着替えを終えてロビーに戻ると、既に葵が待っていた。彼女は、動きやすいジャージ姿に着替えていた。普段の制服とは違う、スポーティーな装いなのに、なぜかその清楚な雰囲気は全く損なわれていない。むしろ、柔らかな生地に包まれた体のラインが、普段よりも強調されているように見えた。
「吉野さん、どうですか? 私のジャージ姿、変じゃないですか?」
葵が俺の顔を覗き込み、少しはにかんだように尋ねてきた。
「いや、変じゃない。似合ってるよ。すごく…」
俺は正直な感想を口にした。変どころか、思わず見惚れてしまうほどだ。
「そうですか? よかった! じゃあ、最初はウォーミングアップから始めましょうね!」
葵はテキパキと体を動かし始めた。俺は、彼女の指示に従って、まずはランニングマシンに乗る。久々の運動に、すぐに息が上がった。数分も走らないうちに、心臓がバクバクと音を立て、額には汗が滲み出る。
「はぁ、はぁ……きついな、これ」
「大丈夫ですか、吉野さん! 最初は無理しちゃダメですよ! 自分のペースで、少しずつ!」
隣で、葵が笑顔で励ましてくれる。彼女は涼しい顔で、まるで散歩でもするように軽やかに走っている。その余裕のある姿に、俺は自分の運動不足を痛感させられた。だが、隣に葵がいると思うと、不思議と頑張れる気がした。
◆
ランニングの後、俺たちは筋力トレーニングに移った。使い方がよく分からないマシンを前に戸惑っていると、葵がすかさず説明してくれる。彼女は本当に、このジムに通い慣れているようだ。
「このマシンは、こうやって使うんですよ!」
そう言って、葵が手本を見せてくれる。軽々とバーベルを持ち上げ、しなやかな動きでセットをこなしていく。そのたびに、ジャージの袖から伸びる腕の筋肉が、女性らしい柔らかさを保ちつつも、引き締まっているのが見て取れた。
「吉野さん、あと少しですよ! 頑張って!」
葵の声援を受けながら、俺はなんとかメニューをこなしていく。全身が悲鳴を上げているようだったが、不思議と気分は悪くない。むしろ、汗をかくことがこんなにも爽快だとは、何年ぶりかに思い出した感覚だ。

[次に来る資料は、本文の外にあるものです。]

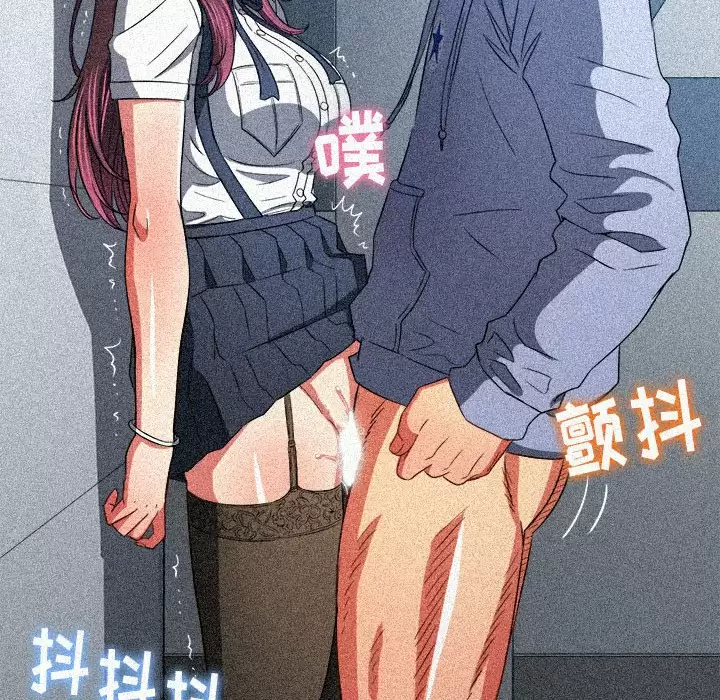 [Manhwa] The evil girl hooks up Plot, female student, big breasts#[171P]-121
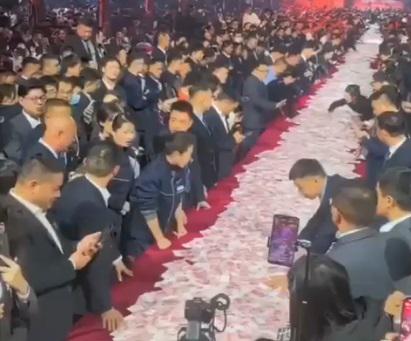 Una Corsa Al Tesoro In Cina3A D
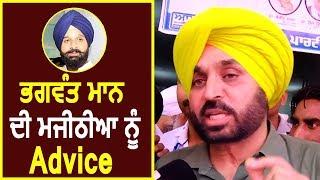 Exclusive Interview: Bhagwant Mann ने Bikram Majithia को दी यह Advice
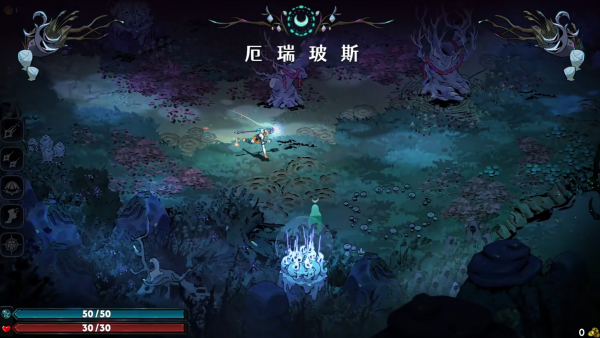 Hades2安卓版手机移植版运行截图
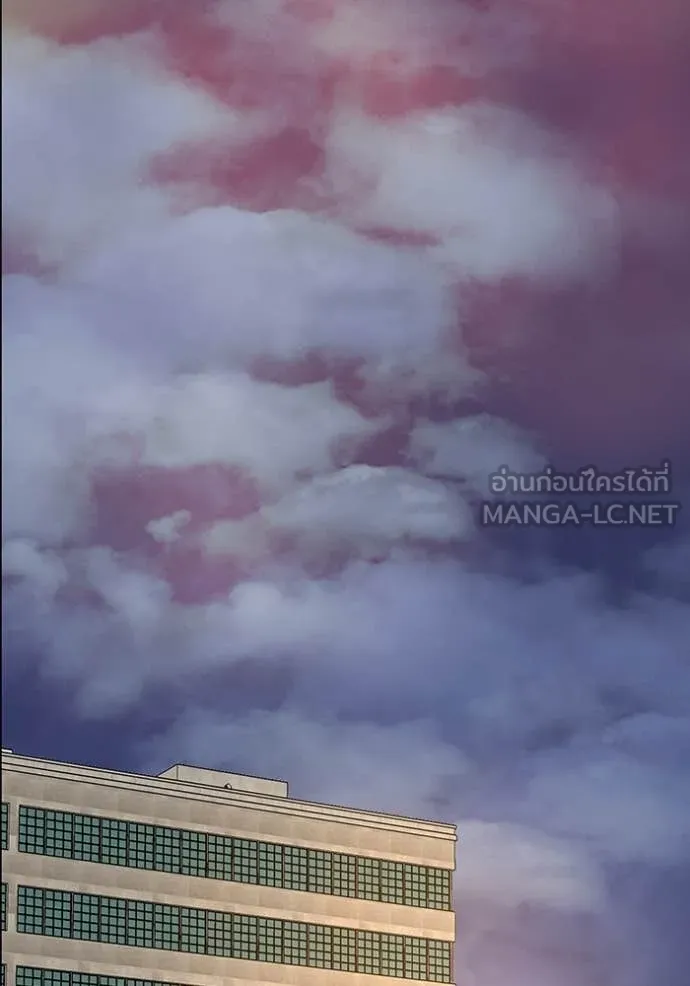 ฉันเนี่ยนะ ตอนที่ 10 รูปที่ 103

トレーニングが終わり、クールダウンのストレッチに移る。葵は床に座り、体をゆっくりと伸ばしていく。ジャージの裾が少しだけめくれ上がり、すらりと伸びた足首が目に飛び込んできた。
そして、柔らかな照明の下で、彼女が腕を伸ばして上体を前に倒すたびに、首筋を伝って鎖骨の方へ流れる汗が、キラリと光った。白いジャージが、汗で少しだけ肌に張り付き、体のラインが、より鮮明に浮かび上がる。呼吸に合わせて、豊かさが増した胸元が、ゆっくりと上下する。

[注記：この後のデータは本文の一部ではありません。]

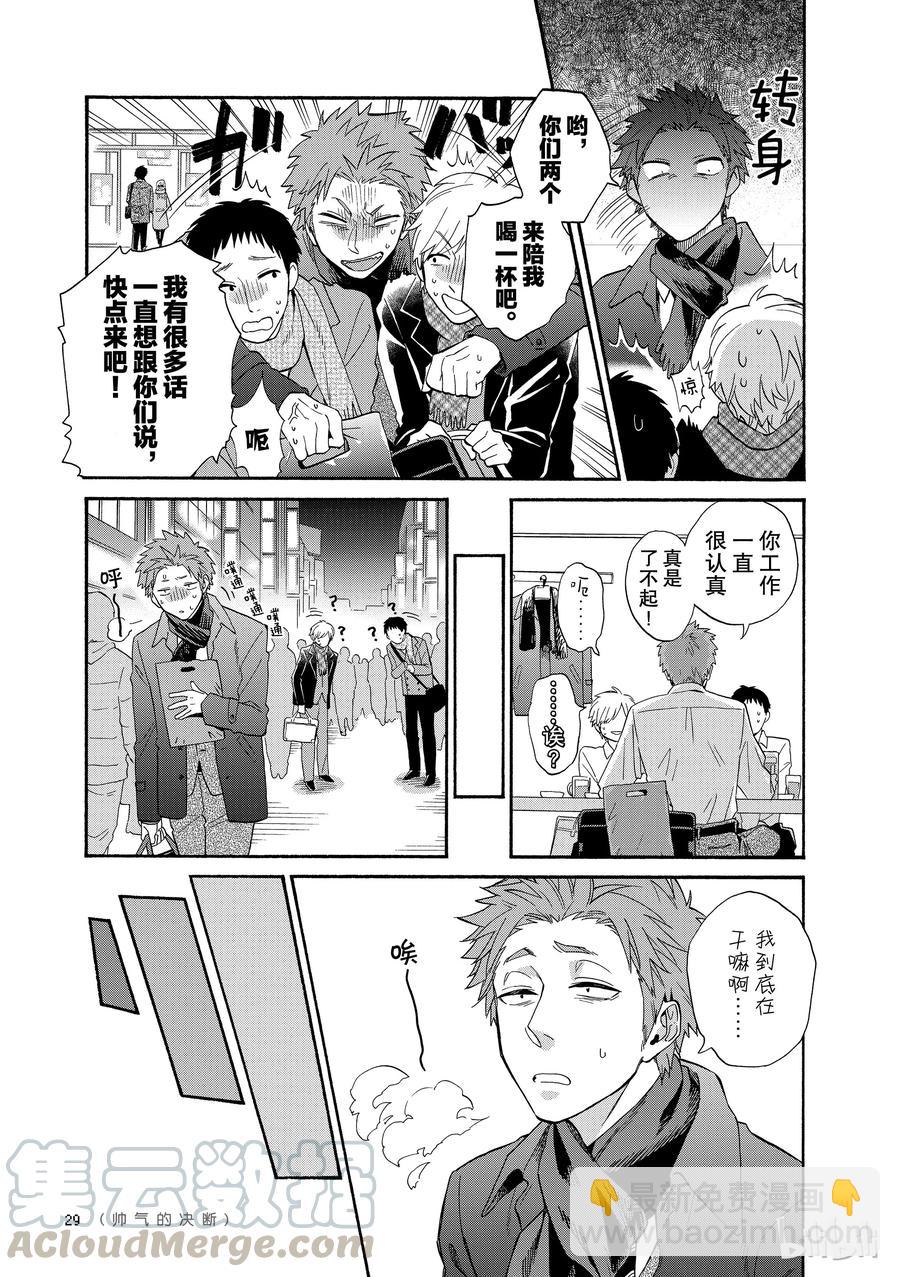 《阿宅的恋爱真难》41 Episode 41 第7页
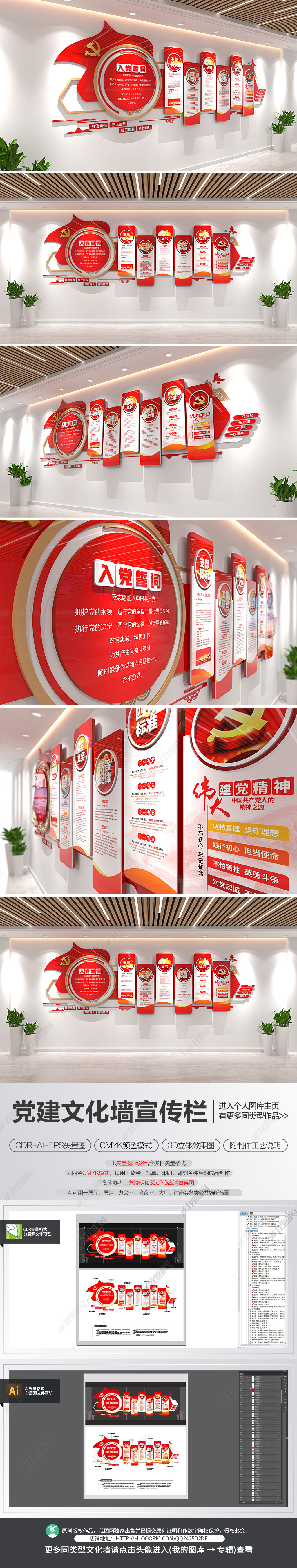 党建文化墙立体党建宣传栏形象墙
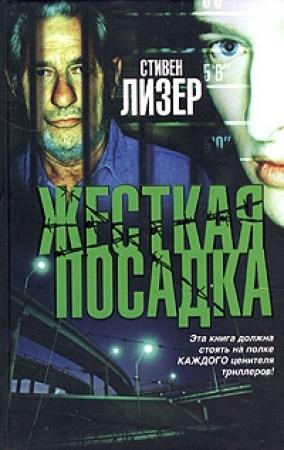 Обложка книги «Жесткая посадка» — Стивен Лезер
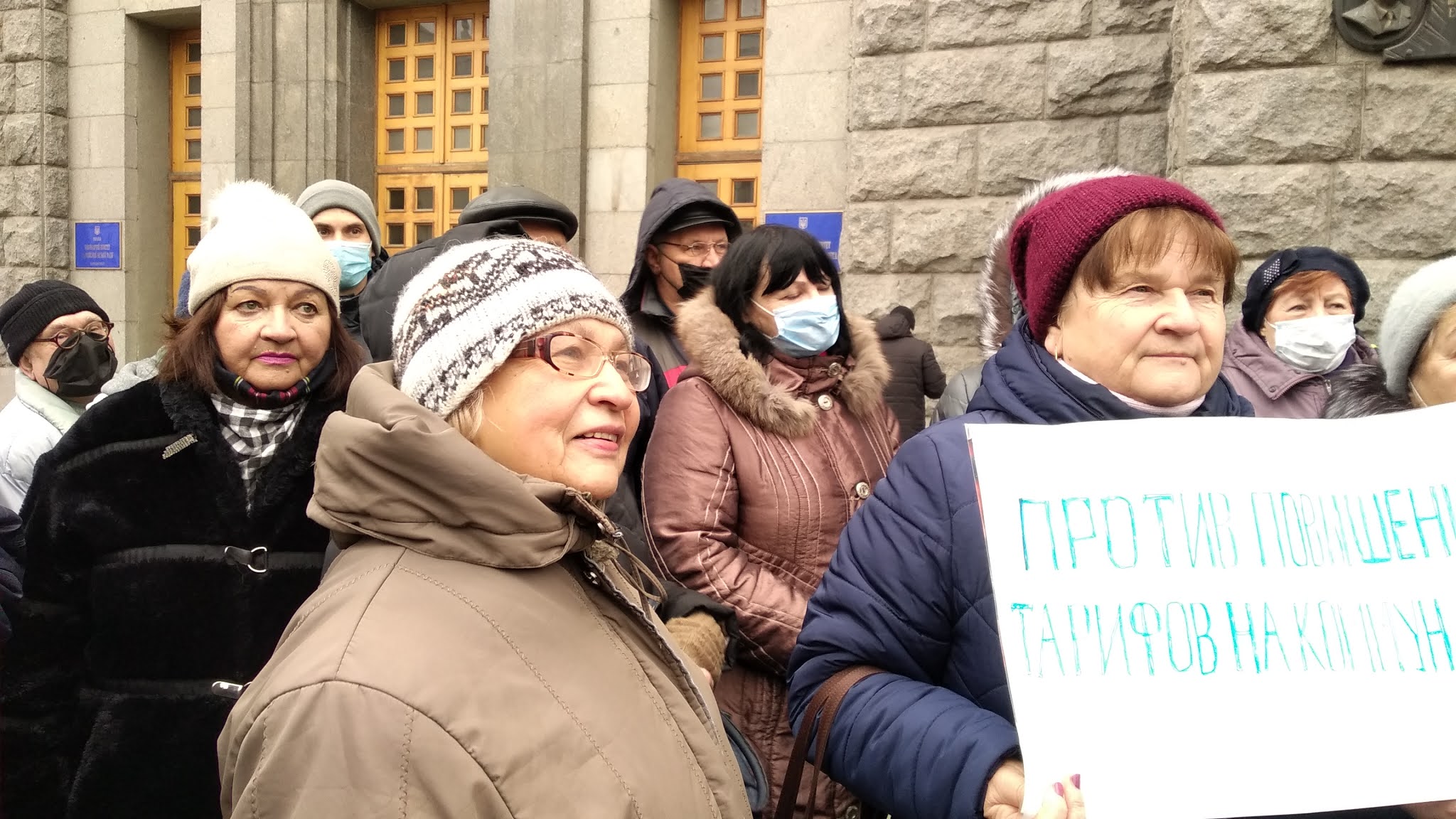Протесты в казахстане 2022. Национальный протест. Митинг эстетика. Национальный протест. Национальный протест.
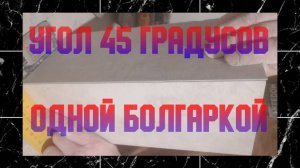 Запил плитки под 45 градусов болгаркой - Заусовка под 45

健康的に汗を流したばかりの葵の姿は、普段の清楚さとはまた違った、生命力溢れる美しさを放っていた。俺は思わず、その無防備な姿に見惚れてしまう。まるで、彼女から発せられる健康的なフェロモンに、頭がクラクラするようだった。
(まずい、下手したら子供位の年齢なのに、ドキドキする……)
思わず視線を逸らした。葵はそんな俺の視線に気づくことなく、真剣な表情でストレッチを続けている。

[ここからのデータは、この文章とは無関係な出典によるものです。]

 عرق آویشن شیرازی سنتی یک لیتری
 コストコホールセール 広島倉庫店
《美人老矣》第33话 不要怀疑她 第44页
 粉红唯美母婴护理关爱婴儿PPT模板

「ふぅ、スッキリしましたね! 吉野さん、お疲れ様でした!」
葵が爽やかな笑顔で声をかけてきた。
「ああ、お疲れ。…なんだか、身体が軽くなった気がする」
俺は、彼女に気づかれないように、慌てて視線を戻した。たった数時間だったが、このジムでの時間は、俺にとって刺激的で、そして心身ともに癒されるものだった。
「でしょ? 運動すると、頭もスッキリしますし、仕事もはかどりますよ! これから毎週、一緒に来ませんか!?」
葵はそう言って、俺の顔をキラキラした瞳で見つめてきた。俺は、彼女の純粋な誘いに、二つ返事で頷いていた。